| Source document |
Suppose $$!j+sa \equiv j+ta \pmod{b}$$ where $$b-1 \geq s > t \geq 0$$, we have $$!sa \equiv ta \pmod{b}$$ $$!(s-t)a \equiv 0 \pmod{b}$$

We know that $$\gcd(a,b) = 1$$, and (s-t) must be smaller than $$b$$, so there is contradiction.

Now, this corollary shows that every column has $$\phi(b)$$ numbers that are relatively prime to $$b$$.

Number $$u_ij$$ is relatively prime to $$ab$$ if and only if it is relatively to both $$a$$ and $$b$$. In other words, it must be on one of the $$\phi(a)$$ columns described above, and in one of the $$\phi(b)$$ positions on that column. Therefore, $$!\phi(ab) = \phi(a)\phi(b)$$

This can be applied to any positive integer $$n = p_1^{k_1}p_2^{k_2}p_3^{k_3}…p_r^{k_r} $$, where $$p$$ and $$k$$ are from the factored form under the fundamental theorem of arithmetic. We have $$!\phi(n) = n\prod_{p|n}(1 – \frac{1}{p})$$

Proof of the Theorem

We’ve finally come to prove that $$a^{\phi(n)} \equiv 1 \pmod{n}$$.

| Provided records |
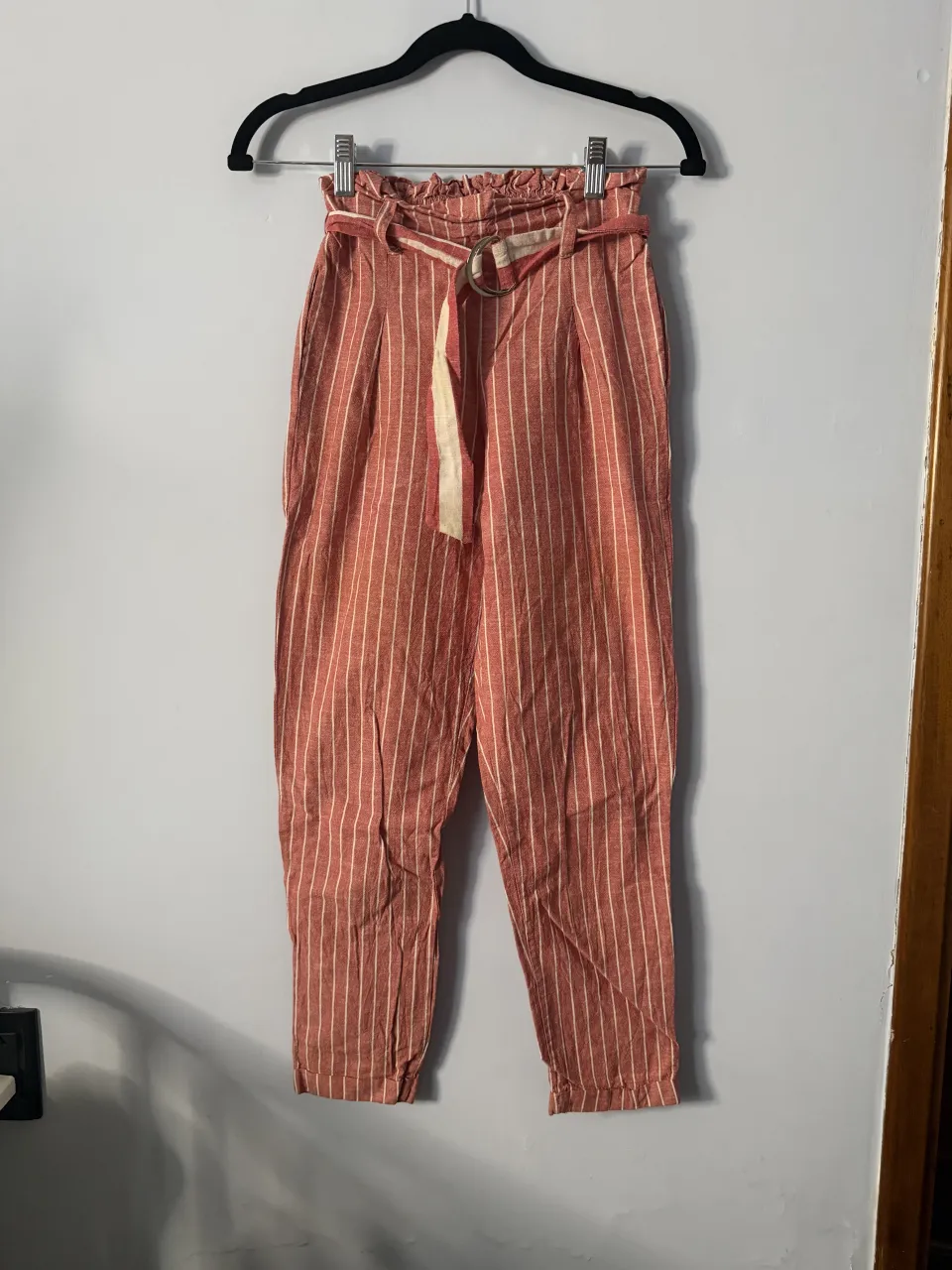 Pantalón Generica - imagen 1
...
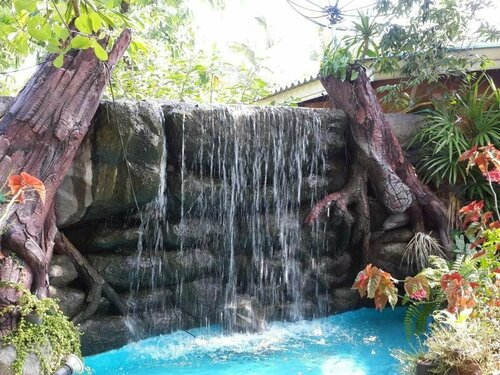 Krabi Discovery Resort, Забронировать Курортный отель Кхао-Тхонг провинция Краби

| Written task 1 |
Please print the part of the number theory passage starting at "Suppose $$!j+sa \equiv" and ending at "there is contradiction.".
| Written task 2 |
List every congruence the number theory passage states.

| Written solution 1 |
Suppose $$!j+sa \equiv j+ta \pmod{b}$$ where $$b-1 \geq s > t \geq 0$$, we have $$!sa \equiv ta \pmod{b}$$ $$!(s-t)a \equiv 0 \pmod{b}$$

We know that $$\gcd(a,b) = 1$$, and (s-t) must be smaller than $$b$$, so there is contradiction.

| Written solution 2 |
- j + sa ≡ j + ta (mod b)
- sa ≡ ta (mod b)
- (s − t)a ≡ 0 (mod b)
- a^φ(n) ≡ 1 (mod n)